═════ Information given ═════

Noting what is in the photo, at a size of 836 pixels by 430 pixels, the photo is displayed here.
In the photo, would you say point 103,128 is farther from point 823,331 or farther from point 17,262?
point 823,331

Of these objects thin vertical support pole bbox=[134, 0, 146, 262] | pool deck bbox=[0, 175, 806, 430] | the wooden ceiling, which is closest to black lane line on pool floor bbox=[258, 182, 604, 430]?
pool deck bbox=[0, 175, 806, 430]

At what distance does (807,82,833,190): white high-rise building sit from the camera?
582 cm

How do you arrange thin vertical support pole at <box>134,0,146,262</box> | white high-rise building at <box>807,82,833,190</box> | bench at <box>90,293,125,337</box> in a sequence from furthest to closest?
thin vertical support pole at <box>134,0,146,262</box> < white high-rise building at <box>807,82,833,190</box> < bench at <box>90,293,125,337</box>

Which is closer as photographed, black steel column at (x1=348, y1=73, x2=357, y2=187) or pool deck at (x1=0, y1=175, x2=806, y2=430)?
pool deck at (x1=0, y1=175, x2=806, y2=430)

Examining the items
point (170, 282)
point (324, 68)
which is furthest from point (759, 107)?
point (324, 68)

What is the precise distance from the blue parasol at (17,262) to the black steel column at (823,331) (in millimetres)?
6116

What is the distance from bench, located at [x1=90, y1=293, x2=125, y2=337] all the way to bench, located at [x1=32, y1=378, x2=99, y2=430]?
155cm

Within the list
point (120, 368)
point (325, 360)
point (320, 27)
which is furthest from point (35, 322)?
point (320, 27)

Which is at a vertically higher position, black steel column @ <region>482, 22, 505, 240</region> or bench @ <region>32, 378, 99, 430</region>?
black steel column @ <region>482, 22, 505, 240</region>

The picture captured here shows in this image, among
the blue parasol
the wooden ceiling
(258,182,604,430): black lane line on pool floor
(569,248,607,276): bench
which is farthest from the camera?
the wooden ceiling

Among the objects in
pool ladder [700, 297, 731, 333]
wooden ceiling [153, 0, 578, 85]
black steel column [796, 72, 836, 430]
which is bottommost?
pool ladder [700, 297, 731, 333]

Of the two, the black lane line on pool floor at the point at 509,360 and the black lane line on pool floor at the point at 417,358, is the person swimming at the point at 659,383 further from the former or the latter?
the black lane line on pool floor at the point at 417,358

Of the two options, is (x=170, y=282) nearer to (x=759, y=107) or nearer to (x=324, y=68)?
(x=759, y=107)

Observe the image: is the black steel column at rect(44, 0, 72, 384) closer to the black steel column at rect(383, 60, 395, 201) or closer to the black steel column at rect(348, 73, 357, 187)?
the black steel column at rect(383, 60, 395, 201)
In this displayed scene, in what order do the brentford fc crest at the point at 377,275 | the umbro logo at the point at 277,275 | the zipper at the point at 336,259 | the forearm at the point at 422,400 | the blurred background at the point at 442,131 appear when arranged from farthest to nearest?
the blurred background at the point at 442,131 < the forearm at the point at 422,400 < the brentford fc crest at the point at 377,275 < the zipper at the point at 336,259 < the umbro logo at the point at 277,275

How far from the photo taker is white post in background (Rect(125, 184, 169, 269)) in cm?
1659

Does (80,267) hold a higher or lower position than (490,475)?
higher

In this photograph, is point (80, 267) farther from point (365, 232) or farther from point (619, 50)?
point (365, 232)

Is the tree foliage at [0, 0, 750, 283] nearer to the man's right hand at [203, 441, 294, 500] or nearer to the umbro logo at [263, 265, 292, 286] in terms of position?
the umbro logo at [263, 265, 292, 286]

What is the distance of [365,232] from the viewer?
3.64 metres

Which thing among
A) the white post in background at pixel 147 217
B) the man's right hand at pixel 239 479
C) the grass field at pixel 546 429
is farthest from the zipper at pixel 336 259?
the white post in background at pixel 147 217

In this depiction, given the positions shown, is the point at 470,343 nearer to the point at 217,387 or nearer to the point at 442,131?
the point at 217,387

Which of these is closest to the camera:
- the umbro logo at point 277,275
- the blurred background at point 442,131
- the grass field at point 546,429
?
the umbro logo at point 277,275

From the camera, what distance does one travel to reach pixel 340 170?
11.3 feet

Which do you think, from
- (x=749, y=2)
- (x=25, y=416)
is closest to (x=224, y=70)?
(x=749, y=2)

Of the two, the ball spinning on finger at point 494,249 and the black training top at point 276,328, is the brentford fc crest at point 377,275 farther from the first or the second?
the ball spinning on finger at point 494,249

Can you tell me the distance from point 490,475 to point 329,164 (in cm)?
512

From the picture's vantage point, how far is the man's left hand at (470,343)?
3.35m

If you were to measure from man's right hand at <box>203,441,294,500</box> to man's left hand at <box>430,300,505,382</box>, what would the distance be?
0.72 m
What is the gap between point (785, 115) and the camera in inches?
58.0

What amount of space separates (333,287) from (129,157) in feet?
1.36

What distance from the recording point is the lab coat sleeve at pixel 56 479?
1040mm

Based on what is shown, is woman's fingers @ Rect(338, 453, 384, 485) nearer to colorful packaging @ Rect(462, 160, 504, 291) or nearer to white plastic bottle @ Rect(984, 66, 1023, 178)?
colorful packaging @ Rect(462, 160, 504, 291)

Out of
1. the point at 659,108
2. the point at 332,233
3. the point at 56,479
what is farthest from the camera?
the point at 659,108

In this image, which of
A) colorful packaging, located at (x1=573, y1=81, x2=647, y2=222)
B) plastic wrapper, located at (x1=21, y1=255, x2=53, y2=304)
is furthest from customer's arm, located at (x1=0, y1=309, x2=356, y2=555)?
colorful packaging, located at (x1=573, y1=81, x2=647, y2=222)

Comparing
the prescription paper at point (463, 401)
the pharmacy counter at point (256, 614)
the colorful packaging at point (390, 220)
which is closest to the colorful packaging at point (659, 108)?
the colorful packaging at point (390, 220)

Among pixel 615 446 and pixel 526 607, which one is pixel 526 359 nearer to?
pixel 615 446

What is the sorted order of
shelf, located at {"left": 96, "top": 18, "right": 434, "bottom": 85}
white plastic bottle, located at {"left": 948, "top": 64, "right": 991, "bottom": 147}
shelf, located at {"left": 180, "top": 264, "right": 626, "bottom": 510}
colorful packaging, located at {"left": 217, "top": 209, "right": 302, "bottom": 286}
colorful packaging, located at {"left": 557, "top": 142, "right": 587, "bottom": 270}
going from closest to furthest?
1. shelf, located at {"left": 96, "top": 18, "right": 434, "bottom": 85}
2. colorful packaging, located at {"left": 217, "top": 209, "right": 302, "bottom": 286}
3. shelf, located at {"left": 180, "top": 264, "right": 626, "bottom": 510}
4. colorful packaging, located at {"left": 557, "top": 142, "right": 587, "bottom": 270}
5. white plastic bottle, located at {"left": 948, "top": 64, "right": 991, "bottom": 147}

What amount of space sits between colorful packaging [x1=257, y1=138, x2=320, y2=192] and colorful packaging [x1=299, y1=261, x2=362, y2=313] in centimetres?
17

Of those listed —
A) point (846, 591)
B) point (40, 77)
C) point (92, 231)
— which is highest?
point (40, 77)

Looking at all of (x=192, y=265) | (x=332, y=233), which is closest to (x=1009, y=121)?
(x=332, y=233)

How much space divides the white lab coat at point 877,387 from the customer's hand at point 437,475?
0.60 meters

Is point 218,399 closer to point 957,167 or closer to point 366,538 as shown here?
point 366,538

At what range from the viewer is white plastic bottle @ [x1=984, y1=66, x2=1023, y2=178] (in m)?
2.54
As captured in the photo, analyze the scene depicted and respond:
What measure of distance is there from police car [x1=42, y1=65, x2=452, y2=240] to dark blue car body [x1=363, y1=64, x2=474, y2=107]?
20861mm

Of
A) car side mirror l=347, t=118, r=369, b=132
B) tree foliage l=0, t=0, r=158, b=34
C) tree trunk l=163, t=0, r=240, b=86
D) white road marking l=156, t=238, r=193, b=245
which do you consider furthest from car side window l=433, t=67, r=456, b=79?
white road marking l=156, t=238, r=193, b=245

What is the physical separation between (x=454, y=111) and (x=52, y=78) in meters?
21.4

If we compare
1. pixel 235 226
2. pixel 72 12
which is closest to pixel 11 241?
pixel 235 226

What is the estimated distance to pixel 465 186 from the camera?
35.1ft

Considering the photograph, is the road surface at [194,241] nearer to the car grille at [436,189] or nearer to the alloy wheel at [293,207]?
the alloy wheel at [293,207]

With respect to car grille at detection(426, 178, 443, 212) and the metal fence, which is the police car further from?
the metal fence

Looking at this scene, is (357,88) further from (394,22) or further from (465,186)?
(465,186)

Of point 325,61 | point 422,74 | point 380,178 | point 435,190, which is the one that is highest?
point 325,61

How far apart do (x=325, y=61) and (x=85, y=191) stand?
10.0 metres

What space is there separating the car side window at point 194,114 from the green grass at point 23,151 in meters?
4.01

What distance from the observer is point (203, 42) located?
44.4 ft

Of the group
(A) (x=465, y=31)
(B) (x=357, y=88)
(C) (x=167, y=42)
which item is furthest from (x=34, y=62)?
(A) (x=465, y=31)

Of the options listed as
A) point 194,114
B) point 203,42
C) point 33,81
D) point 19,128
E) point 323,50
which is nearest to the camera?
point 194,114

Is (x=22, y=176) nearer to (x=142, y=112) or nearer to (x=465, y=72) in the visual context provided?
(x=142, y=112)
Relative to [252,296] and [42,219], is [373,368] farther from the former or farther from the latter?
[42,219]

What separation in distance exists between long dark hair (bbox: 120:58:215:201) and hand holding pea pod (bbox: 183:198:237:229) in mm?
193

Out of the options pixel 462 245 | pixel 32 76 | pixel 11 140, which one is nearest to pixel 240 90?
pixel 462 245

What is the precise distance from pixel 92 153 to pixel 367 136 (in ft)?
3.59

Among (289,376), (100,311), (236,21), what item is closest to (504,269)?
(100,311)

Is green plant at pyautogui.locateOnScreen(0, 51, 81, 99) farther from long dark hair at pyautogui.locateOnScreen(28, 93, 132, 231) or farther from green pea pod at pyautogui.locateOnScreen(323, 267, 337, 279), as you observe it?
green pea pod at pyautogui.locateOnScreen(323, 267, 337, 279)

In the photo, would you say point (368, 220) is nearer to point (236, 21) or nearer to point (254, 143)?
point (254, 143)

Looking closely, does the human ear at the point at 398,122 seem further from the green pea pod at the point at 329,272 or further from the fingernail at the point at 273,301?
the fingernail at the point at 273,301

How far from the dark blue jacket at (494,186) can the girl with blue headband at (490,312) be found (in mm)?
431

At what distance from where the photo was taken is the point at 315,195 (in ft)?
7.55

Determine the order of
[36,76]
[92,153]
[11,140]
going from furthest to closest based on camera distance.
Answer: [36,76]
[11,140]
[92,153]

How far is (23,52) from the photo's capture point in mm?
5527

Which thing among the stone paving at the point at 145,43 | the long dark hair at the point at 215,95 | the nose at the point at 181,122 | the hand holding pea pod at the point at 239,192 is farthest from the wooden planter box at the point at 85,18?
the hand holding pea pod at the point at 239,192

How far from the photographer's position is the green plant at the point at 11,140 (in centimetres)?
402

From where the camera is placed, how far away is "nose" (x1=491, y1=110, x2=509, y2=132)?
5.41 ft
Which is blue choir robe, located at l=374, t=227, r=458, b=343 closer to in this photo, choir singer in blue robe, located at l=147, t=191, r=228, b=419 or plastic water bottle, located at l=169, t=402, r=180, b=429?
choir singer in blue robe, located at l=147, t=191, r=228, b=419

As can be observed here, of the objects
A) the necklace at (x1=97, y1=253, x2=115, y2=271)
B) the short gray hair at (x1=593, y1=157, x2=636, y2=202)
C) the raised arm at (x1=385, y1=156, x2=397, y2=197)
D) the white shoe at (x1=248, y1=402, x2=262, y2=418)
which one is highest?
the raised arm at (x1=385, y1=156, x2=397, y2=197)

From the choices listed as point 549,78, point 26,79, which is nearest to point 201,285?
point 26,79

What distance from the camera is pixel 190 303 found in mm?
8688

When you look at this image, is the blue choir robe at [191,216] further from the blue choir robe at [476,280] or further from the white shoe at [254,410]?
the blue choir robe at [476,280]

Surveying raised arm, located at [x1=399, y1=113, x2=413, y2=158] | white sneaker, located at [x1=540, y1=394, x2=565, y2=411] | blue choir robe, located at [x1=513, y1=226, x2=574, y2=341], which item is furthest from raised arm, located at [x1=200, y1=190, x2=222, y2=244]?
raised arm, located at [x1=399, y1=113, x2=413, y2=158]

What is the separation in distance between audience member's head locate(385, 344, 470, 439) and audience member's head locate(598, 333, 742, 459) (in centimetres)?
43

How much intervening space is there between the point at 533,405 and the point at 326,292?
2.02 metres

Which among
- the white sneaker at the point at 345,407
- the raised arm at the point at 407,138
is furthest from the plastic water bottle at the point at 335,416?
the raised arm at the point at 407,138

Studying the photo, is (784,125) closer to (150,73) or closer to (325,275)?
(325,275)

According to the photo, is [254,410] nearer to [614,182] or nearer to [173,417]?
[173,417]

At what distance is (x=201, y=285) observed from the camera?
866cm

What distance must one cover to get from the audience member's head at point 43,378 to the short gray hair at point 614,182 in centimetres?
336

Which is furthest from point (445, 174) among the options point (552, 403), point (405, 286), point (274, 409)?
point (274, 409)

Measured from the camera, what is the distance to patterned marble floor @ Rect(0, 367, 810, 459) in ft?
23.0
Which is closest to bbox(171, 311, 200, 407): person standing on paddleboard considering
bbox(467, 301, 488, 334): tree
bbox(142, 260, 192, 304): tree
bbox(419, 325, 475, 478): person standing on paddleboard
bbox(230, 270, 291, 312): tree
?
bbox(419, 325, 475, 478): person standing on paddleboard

═════

=== Task prompt ===
Change "white sneaker" to "white tennis shoe" in the part of the data that opens with the line containing "When you look" and closes with the last line of the data. Write out only those lines, with nothing else altered.

=== Output ===
When you look at this image, is the blue choir robe at [191,216] further from the blue choir robe at [476,280] or further from the white shoe at [254,410]?
the blue choir robe at [476,280]

Surveying raised arm, located at [x1=399, y1=113, x2=413, y2=158] | white tennis shoe, located at [x1=540, y1=394, x2=565, y2=411] | blue choir robe, located at [x1=513, y1=226, x2=574, y2=341], which item is furthest from raised arm, located at [x1=200, y1=190, x2=222, y2=244]?
raised arm, located at [x1=399, y1=113, x2=413, y2=158]

What is the separation in distance between audience member's head locate(385, 344, 470, 439) and audience member's head locate(598, 333, 742, 459) (in centimetres)?
43

How much intervening space is there between the point at 533,405 and the point at 326,292?
2.02 metres

Which among
- the white tennis shoe at the point at 345,407
- the raised arm at the point at 407,138
is furthest from the plastic water bottle at the point at 335,416?
the raised arm at the point at 407,138

Studying the photo, is (784,125) closer to (150,73) or closer to (325,275)?
(325,275)

According to the photo, is [254,410] nearer to [614,182] or nearer to [173,417]?
[173,417]

At what distance is (x=201, y=285) observed from the camera?
866cm

What distance must one cover to get from the audience member's head at point 43,378 to the short gray hair at point 614,182 in centimetres?
336

Which is furthest from point (445, 174) among the options point (552, 403), point (405, 286), point (274, 409)?
point (274, 409)

Measured from the camera, what is the distance to patterned marble floor @ Rect(0, 367, 810, 459) in ft?
23.0
Which is closest to bbox(171, 311, 200, 407): person standing on paddleboard considering
bbox(467, 301, 488, 334): tree
bbox(142, 260, 192, 304): tree
bbox(419, 325, 475, 478): person standing on paddleboard
bbox(230, 270, 291, 312): tree
?
bbox(419, 325, 475, 478): person standing on paddleboard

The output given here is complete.